** Text extract **

....................

AG: I chose to fight in this constituency because I saw the complacency of the local MP and her cosy relationship with the local council. One of the important roles of any MP is to hold local councils to account and I just don't think that happens nearly enough here. The fact that less than 50 per cent of parents and children in Bucks got their first-choice school this year is woeful and needs to be addressed with smarter thinking and a focus on results, not dogma.
TS: It is a scandal that at the same time as there are plans for thousands more houses in the Chiltern District, some 84,000 homes lie empty across the south east, including 952 in this constituency. Lib Dems plan to provide financial incentives to the owners of these properties to renovate them and rent them out. This is greener and cheaper than building new houses.
A current review of tuition fees is expected to result in a massive increase. There are also fears of a two-tier system with top universities charging astronomical fees. Many young people from our constituency will find their university options severely limited, not by their ability to learn but by their ability to pay. Lib Dems will oppose any increase in tuition fees and phase them out over a five-year period.
Q: What would your message be to first-time voters who may have been disillusioned by the expenses scandal and shying away from politics?
CG: As a woman I am always particularly heartened when other women refer to the fact that it is less than a century since women achieved the vote and that they will always cast their vote because it was hard-won. I apologised sincerely for my own mistakes and accept all the rulings of the Independent Parliamentary Standards Authority.
AG: I am not a career politician; I am chief of staff for a UK stock market-listed multinational. My business experience means that I understand accountability and I have the skills and experience to challenge ministers, whatever their political colour, to ensure that the voice of the voters in this constituency is heard loud and clear.
TS: The political process is dominated by a handful of wealthy donors who are rewarded with seats in the House of Lords. A fair voting system, putting a cap on the size of political donations, having an elected Upper House, giving voters the right to sack corrupt MPs could change this. The more ordinary people get involved with politics, the more democratic it will be and the less dependent on cash from trade unions and big business.

....................

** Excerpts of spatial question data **
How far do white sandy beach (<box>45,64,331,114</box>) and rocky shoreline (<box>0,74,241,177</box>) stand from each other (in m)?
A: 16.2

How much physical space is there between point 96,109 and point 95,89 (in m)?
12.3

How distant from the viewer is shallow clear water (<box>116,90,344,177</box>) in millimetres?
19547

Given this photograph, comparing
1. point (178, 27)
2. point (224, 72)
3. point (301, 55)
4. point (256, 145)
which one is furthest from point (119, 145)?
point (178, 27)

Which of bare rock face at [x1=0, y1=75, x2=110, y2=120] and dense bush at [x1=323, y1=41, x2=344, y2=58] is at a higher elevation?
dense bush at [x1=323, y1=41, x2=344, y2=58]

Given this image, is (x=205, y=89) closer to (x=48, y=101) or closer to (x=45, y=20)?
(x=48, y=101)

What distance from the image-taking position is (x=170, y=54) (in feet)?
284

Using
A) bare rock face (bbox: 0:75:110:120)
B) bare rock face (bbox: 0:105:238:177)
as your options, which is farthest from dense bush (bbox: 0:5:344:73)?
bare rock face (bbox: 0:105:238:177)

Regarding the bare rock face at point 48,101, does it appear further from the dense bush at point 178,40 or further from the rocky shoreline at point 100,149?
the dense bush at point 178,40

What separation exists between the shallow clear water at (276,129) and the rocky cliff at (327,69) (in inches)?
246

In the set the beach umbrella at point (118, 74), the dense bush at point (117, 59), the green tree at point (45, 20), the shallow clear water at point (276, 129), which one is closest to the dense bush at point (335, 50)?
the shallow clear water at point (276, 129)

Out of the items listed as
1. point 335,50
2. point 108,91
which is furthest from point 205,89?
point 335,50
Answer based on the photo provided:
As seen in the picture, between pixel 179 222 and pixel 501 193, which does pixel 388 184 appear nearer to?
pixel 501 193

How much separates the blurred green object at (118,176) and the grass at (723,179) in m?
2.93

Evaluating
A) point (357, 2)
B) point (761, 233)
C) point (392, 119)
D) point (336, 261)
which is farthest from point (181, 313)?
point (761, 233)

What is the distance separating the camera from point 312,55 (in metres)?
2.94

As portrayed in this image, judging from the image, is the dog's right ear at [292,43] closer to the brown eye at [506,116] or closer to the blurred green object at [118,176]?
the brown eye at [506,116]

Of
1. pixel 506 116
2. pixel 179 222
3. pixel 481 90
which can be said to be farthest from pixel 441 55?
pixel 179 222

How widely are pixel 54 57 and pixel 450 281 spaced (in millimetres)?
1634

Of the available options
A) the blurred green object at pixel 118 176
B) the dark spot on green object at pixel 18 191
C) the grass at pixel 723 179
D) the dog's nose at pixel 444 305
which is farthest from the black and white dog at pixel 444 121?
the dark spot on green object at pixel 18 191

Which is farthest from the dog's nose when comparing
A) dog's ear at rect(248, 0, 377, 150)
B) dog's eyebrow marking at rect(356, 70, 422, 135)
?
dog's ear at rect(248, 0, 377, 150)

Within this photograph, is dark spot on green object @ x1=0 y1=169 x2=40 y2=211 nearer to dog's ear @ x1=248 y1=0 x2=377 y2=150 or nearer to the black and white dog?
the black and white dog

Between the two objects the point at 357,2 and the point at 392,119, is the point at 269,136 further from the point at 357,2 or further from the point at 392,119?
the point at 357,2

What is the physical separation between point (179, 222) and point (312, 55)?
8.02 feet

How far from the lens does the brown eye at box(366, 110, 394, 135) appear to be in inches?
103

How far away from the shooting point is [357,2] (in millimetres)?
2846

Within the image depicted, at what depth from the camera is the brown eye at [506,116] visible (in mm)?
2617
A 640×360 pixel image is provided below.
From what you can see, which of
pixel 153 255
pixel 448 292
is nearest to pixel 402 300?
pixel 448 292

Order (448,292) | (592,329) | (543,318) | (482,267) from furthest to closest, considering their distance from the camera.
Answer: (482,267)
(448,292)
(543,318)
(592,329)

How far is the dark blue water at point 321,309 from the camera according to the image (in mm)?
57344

....................

** Aim of the task **
Rewrite everything from "CG: As a woman" down to "Parliamentary Standards Authority." in the candidate interview, changing "century" to "hundred years". This data has no connection to the interview with the election candidates.

** Task solution **
CG: As a woman I am always particularly heartened when other women refer to the fact that it is less than a hundred years since women achieved the vote and that they will always cast their vote because it was hard-won. I apologised sincerely for my own mistakes and accept all the rulings of the Independent Parliamentary Standards Authority.